Stored entries
+++

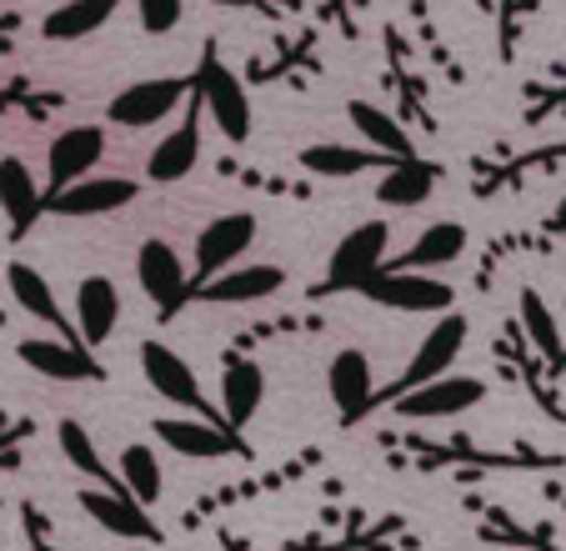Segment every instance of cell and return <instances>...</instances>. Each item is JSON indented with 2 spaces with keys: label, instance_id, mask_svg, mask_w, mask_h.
Instances as JSON below:
<instances>
[{
  "label": "cell",
  "instance_id": "6da1fadb",
  "mask_svg": "<svg viewBox=\"0 0 566 551\" xmlns=\"http://www.w3.org/2000/svg\"><path fill=\"white\" fill-rule=\"evenodd\" d=\"M191 96L201 101V111L216 121V131H221L231 146H241V141L251 136V121H256V116H251L247 85H241V75H235L216 51H206L201 61H196Z\"/></svg>",
  "mask_w": 566,
  "mask_h": 551
},
{
  "label": "cell",
  "instance_id": "7a4b0ae2",
  "mask_svg": "<svg viewBox=\"0 0 566 551\" xmlns=\"http://www.w3.org/2000/svg\"><path fill=\"white\" fill-rule=\"evenodd\" d=\"M356 291H361L366 301H376V306L407 311V316H441V311L457 306V291H451L441 276L411 271V266H381V271H371Z\"/></svg>",
  "mask_w": 566,
  "mask_h": 551
},
{
  "label": "cell",
  "instance_id": "3957f363",
  "mask_svg": "<svg viewBox=\"0 0 566 551\" xmlns=\"http://www.w3.org/2000/svg\"><path fill=\"white\" fill-rule=\"evenodd\" d=\"M467 331H471V321L461 316L457 306L451 311H441L437 316V326L421 336V346H417V356H411V366L401 376H396L386 392H376V406H386V402H396L401 392H411V386H421V382H437V376H447L451 366H457V356H461V346H467Z\"/></svg>",
  "mask_w": 566,
  "mask_h": 551
},
{
  "label": "cell",
  "instance_id": "277c9868",
  "mask_svg": "<svg viewBox=\"0 0 566 551\" xmlns=\"http://www.w3.org/2000/svg\"><path fill=\"white\" fill-rule=\"evenodd\" d=\"M481 402H486V382H481V376L447 372V376H437V382H421V386H411V392H401L386 406H391L396 416H407V422H447V416H461Z\"/></svg>",
  "mask_w": 566,
  "mask_h": 551
},
{
  "label": "cell",
  "instance_id": "5b68a950",
  "mask_svg": "<svg viewBox=\"0 0 566 551\" xmlns=\"http://www.w3.org/2000/svg\"><path fill=\"white\" fill-rule=\"evenodd\" d=\"M136 281L150 297L160 321H171L176 311L191 301V266L181 261V251L166 241H140L136 251Z\"/></svg>",
  "mask_w": 566,
  "mask_h": 551
},
{
  "label": "cell",
  "instance_id": "8992f818",
  "mask_svg": "<svg viewBox=\"0 0 566 551\" xmlns=\"http://www.w3.org/2000/svg\"><path fill=\"white\" fill-rule=\"evenodd\" d=\"M186 96H191V81H181V75L136 81V85H126L120 96H111L106 121L111 126H126V131H146V126H160V121L171 116Z\"/></svg>",
  "mask_w": 566,
  "mask_h": 551
},
{
  "label": "cell",
  "instance_id": "52a82bcc",
  "mask_svg": "<svg viewBox=\"0 0 566 551\" xmlns=\"http://www.w3.org/2000/svg\"><path fill=\"white\" fill-rule=\"evenodd\" d=\"M386 246H391V226L386 221H361L356 231L342 236L326 266V291H356L371 271L386 266Z\"/></svg>",
  "mask_w": 566,
  "mask_h": 551
},
{
  "label": "cell",
  "instance_id": "ba28073f",
  "mask_svg": "<svg viewBox=\"0 0 566 551\" xmlns=\"http://www.w3.org/2000/svg\"><path fill=\"white\" fill-rule=\"evenodd\" d=\"M156 441L166 451L186 456V461H221V456H247V441L231 426L201 422V416H160L156 422Z\"/></svg>",
  "mask_w": 566,
  "mask_h": 551
},
{
  "label": "cell",
  "instance_id": "9c48e42d",
  "mask_svg": "<svg viewBox=\"0 0 566 551\" xmlns=\"http://www.w3.org/2000/svg\"><path fill=\"white\" fill-rule=\"evenodd\" d=\"M140 372H146L150 392H156L160 402H171V406H191V412L211 416V406H206L201 382H196V366L181 356V351L166 346V341H140Z\"/></svg>",
  "mask_w": 566,
  "mask_h": 551
},
{
  "label": "cell",
  "instance_id": "30bf717a",
  "mask_svg": "<svg viewBox=\"0 0 566 551\" xmlns=\"http://www.w3.org/2000/svg\"><path fill=\"white\" fill-rule=\"evenodd\" d=\"M286 287V271L271 261H235L221 276L191 287V301H211V306H251V301H266Z\"/></svg>",
  "mask_w": 566,
  "mask_h": 551
},
{
  "label": "cell",
  "instance_id": "8fae6325",
  "mask_svg": "<svg viewBox=\"0 0 566 551\" xmlns=\"http://www.w3.org/2000/svg\"><path fill=\"white\" fill-rule=\"evenodd\" d=\"M256 241V216L251 211H226L196 236V271H191V287L221 276L226 266H235L247 256V246Z\"/></svg>",
  "mask_w": 566,
  "mask_h": 551
},
{
  "label": "cell",
  "instance_id": "7c38bea8",
  "mask_svg": "<svg viewBox=\"0 0 566 551\" xmlns=\"http://www.w3.org/2000/svg\"><path fill=\"white\" fill-rule=\"evenodd\" d=\"M136 180L130 176H81V180H71L65 191H55V196H45V211H55V216H71V221H86V216H111V211H120V206H130L136 201Z\"/></svg>",
  "mask_w": 566,
  "mask_h": 551
},
{
  "label": "cell",
  "instance_id": "4fadbf2b",
  "mask_svg": "<svg viewBox=\"0 0 566 551\" xmlns=\"http://www.w3.org/2000/svg\"><path fill=\"white\" fill-rule=\"evenodd\" d=\"M101 156H106V126H65L45 150V196L91 176V166H101Z\"/></svg>",
  "mask_w": 566,
  "mask_h": 551
},
{
  "label": "cell",
  "instance_id": "5bb4252c",
  "mask_svg": "<svg viewBox=\"0 0 566 551\" xmlns=\"http://www.w3.org/2000/svg\"><path fill=\"white\" fill-rule=\"evenodd\" d=\"M326 392H332L336 412H342V426L366 422V412H376V372L371 356L356 346L336 351L332 366H326Z\"/></svg>",
  "mask_w": 566,
  "mask_h": 551
},
{
  "label": "cell",
  "instance_id": "9a60e30c",
  "mask_svg": "<svg viewBox=\"0 0 566 551\" xmlns=\"http://www.w3.org/2000/svg\"><path fill=\"white\" fill-rule=\"evenodd\" d=\"M15 356H21L35 376H45V382H101V376H106L96 366V356H91V346L61 341V336H31L15 346Z\"/></svg>",
  "mask_w": 566,
  "mask_h": 551
},
{
  "label": "cell",
  "instance_id": "2e32d148",
  "mask_svg": "<svg viewBox=\"0 0 566 551\" xmlns=\"http://www.w3.org/2000/svg\"><path fill=\"white\" fill-rule=\"evenodd\" d=\"M81 511H86L91 521H96L101 531H111V537H126V541H160V527L150 521V507H140V501H130L126 491L116 487H86L81 491Z\"/></svg>",
  "mask_w": 566,
  "mask_h": 551
},
{
  "label": "cell",
  "instance_id": "e0dca14e",
  "mask_svg": "<svg viewBox=\"0 0 566 551\" xmlns=\"http://www.w3.org/2000/svg\"><path fill=\"white\" fill-rule=\"evenodd\" d=\"M120 326V291L111 276H86L75 287V341L81 346H106Z\"/></svg>",
  "mask_w": 566,
  "mask_h": 551
},
{
  "label": "cell",
  "instance_id": "ac0fdd59",
  "mask_svg": "<svg viewBox=\"0 0 566 551\" xmlns=\"http://www.w3.org/2000/svg\"><path fill=\"white\" fill-rule=\"evenodd\" d=\"M196 166H201V101H191V111H186L181 126L166 131V141L150 150L146 176L156 180V186H171V180L191 176Z\"/></svg>",
  "mask_w": 566,
  "mask_h": 551
},
{
  "label": "cell",
  "instance_id": "d6986e66",
  "mask_svg": "<svg viewBox=\"0 0 566 551\" xmlns=\"http://www.w3.org/2000/svg\"><path fill=\"white\" fill-rule=\"evenodd\" d=\"M0 216H6V231L11 236H25L45 216V191L35 186L31 166L15 156L0 160Z\"/></svg>",
  "mask_w": 566,
  "mask_h": 551
},
{
  "label": "cell",
  "instance_id": "ffe728a7",
  "mask_svg": "<svg viewBox=\"0 0 566 551\" xmlns=\"http://www.w3.org/2000/svg\"><path fill=\"white\" fill-rule=\"evenodd\" d=\"M6 287H11L15 306H21L25 316L45 321V326H51L61 341H75V326L65 321V311H61V301H55L51 281H45V271H35L31 261H11V266H6Z\"/></svg>",
  "mask_w": 566,
  "mask_h": 551
},
{
  "label": "cell",
  "instance_id": "44dd1931",
  "mask_svg": "<svg viewBox=\"0 0 566 551\" xmlns=\"http://www.w3.org/2000/svg\"><path fill=\"white\" fill-rule=\"evenodd\" d=\"M266 402V372L251 356H226L221 366V406H226V426L247 432V422L261 412Z\"/></svg>",
  "mask_w": 566,
  "mask_h": 551
},
{
  "label": "cell",
  "instance_id": "7402d4cb",
  "mask_svg": "<svg viewBox=\"0 0 566 551\" xmlns=\"http://www.w3.org/2000/svg\"><path fill=\"white\" fill-rule=\"evenodd\" d=\"M441 180V166L427 156H401V160H386V176L376 180V201L381 206H396V211H407V206H421L431 201Z\"/></svg>",
  "mask_w": 566,
  "mask_h": 551
},
{
  "label": "cell",
  "instance_id": "603a6c76",
  "mask_svg": "<svg viewBox=\"0 0 566 551\" xmlns=\"http://www.w3.org/2000/svg\"><path fill=\"white\" fill-rule=\"evenodd\" d=\"M461 251H467V226H461V221H437V226H427V231H421L417 241L407 246V251L396 256V261H386V266H411V271H441V266L461 261Z\"/></svg>",
  "mask_w": 566,
  "mask_h": 551
},
{
  "label": "cell",
  "instance_id": "cb8c5ba5",
  "mask_svg": "<svg viewBox=\"0 0 566 551\" xmlns=\"http://www.w3.org/2000/svg\"><path fill=\"white\" fill-rule=\"evenodd\" d=\"M516 311H522L526 341L542 351L546 366H552V372H566V336H562V321L552 316V306H546L542 291H536V287H522V301H516Z\"/></svg>",
  "mask_w": 566,
  "mask_h": 551
},
{
  "label": "cell",
  "instance_id": "d4e9b609",
  "mask_svg": "<svg viewBox=\"0 0 566 551\" xmlns=\"http://www.w3.org/2000/svg\"><path fill=\"white\" fill-rule=\"evenodd\" d=\"M391 156H381V150L371 146H336V141H321V146H306L296 156L301 170H311V176H326V180H346V176H361V170L371 166H386Z\"/></svg>",
  "mask_w": 566,
  "mask_h": 551
},
{
  "label": "cell",
  "instance_id": "484cf974",
  "mask_svg": "<svg viewBox=\"0 0 566 551\" xmlns=\"http://www.w3.org/2000/svg\"><path fill=\"white\" fill-rule=\"evenodd\" d=\"M120 0H65V6H55L51 15L41 21V35L45 41H86V35H96L101 25L116 15Z\"/></svg>",
  "mask_w": 566,
  "mask_h": 551
},
{
  "label": "cell",
  "instance_id": "4316f807",
  "mask_svg": "<svg viewBox=\"0 0 566 551\" xmlns=\"http://www.w3.org/2000/svg\"><path fill=\"white\" fill-rule=\"evenodd\" d=\"M346 116H352V126L361 131V141L371 150H381V156H391V160L417 156V146H411V131L401 126L391 111L371 106V101H352V106H346Z\"/></svg>",
  "mask_w": 566,
  "mask_h": 551
},
{
  "label": "cell",
  "instance_id": "83f0119b",
  "mask_svg": "<svg viewBox=\"0 0 566 551\" xmlns=\"http://www.w3.org/2000/svg\"><path fill=\"white\" fill-rule=\"evenodd\" d=\"M120 491H126L130 501H140V507H156L160 491H166V477H160V456L156 446L146 441H130L120 446Z\"/></svg>",
  "mask_w": 566,
  "mask_h": 551
},
{
  "label": "cell",
  "instance_id": "f1b7e54d",
  "mask_svg": "<svg viewBox=\"0 0 566 551\" xmlns=\"http://www.w3.org/2000/svg\"><path fill=\"white\" fill-rule=\"evenodd\" d=\"M55 441H61L65 461H71L81 477H91V481H101V487H116V491H120V481L111 477L106 461H101V451H96V436H91L81 422H71V416H65V422L55 426Z\"/></svg>",
  "mask_w": 566,
  "mask_h": 551
},
{
  "label": "cell",
  "instance_id": "f546056e",
  "mask_svg": "<svg viewBox=\"0 0 566 551\" xmlns=\"http://www.w3.org/2000/svg\"><path fill=\"white\" fill-rule=\"evenodd\" d=\"M136 15L146 35H171L186 15V0H136Z\"/></svg>",
  "mask_w": 566,
  "mask_h": 551
},
{
  "label": "cell",
  "instance_id": "4dcf8cb0",
  "mask_svg": "<svg viewBox=\"0 0 566 551\" xmlns=\"http://www.w3.org/2000/svg\"><path fill=\"white\" fill-rule=\"evenodd\" d=\"M546 231H552V236H566V196L556 201V211H552V221H546Z\"/></svg>",
  "mask_w": 566,
  "mask_h": 551
},
{
  "label": "cell",
  "instance_id": "1f68e13d",
  "mask_svg": "<svg viewBox=\"0 0 566 551\" xmlns=\"http://www.w3.org/2000/svg\"><path fill=\"white\" fill-rule=\"evenodd\" d=\"M562 336H566V326H562Z\"/></svg>",
  "mask_w": 566,
  "mask_h": 551
}]
</instances>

+++

WRITTEN PROBLEM:
Please repeat everything from the first of the lines down to the line containing "331H471V321L461 316L457 306L451", including both, and leave the pictures out of your answer.

EXPECTED OUTPUT:
Segment every instance of cell and return <instances>...</instances>. Each item is JSON indented with 2 spaces with keys: label, instance_id, mask_svg, mask_w, mask_h.
Instances as JSON below:
<instances>
[{
  "label": "cell",
  "instance_id": "6da1fadb",
  "mask_svg": "<svg viewBox=\"0 0 566 551\" xmlns=\"http://www.w3.org/2000/svg\"><path fill=\"white\" fill-rule=\"evenodd\" d=\"M191 96L201 101V111L216 121V131H221L231 146H241V141L251 136V121H256V116H251L247 85H241V75H235L216 51H206L201 61H196Z\"/></svg>",
  "mask_w": 566,
  "mask_h": 551
},
{
  "label": "cell",
  "instance_id": "7a4b0ae2",
  "mask_svg": "<svg viewBox=\"0 0 566 551\" xmlns=\"http://www.w3.org/2000/svg\"><path fill=\"white\" fill-rule=\"evenodd\" d=\"M356 291H361L366 301H376V306L407 311V316H441V311L457 306V291H451L441 276L411 271V266H381V271H371Z\"/></svg>",
  "mask_w": 566,
  "mask_h": 551
},
{
  "label": "cell",
  "instance_id": "3957f363",
  "mask_svg": "<svg viewBox=\"0 0 566 551\" xmlns=\"http://www.w3.org/2000/svg\"><path fill=\"white\" fill-rule=\"evenodd\" d=\"M467 331H471V321L461 316L457 306L451 311H441L437 316V326L421 336V346H417V356H411V366L401 376H396L386 392H376V406H386V402H396L401 392H411V386H421V382H437V376H447L451 366H457V356H461V346H467Z\"/></svg>",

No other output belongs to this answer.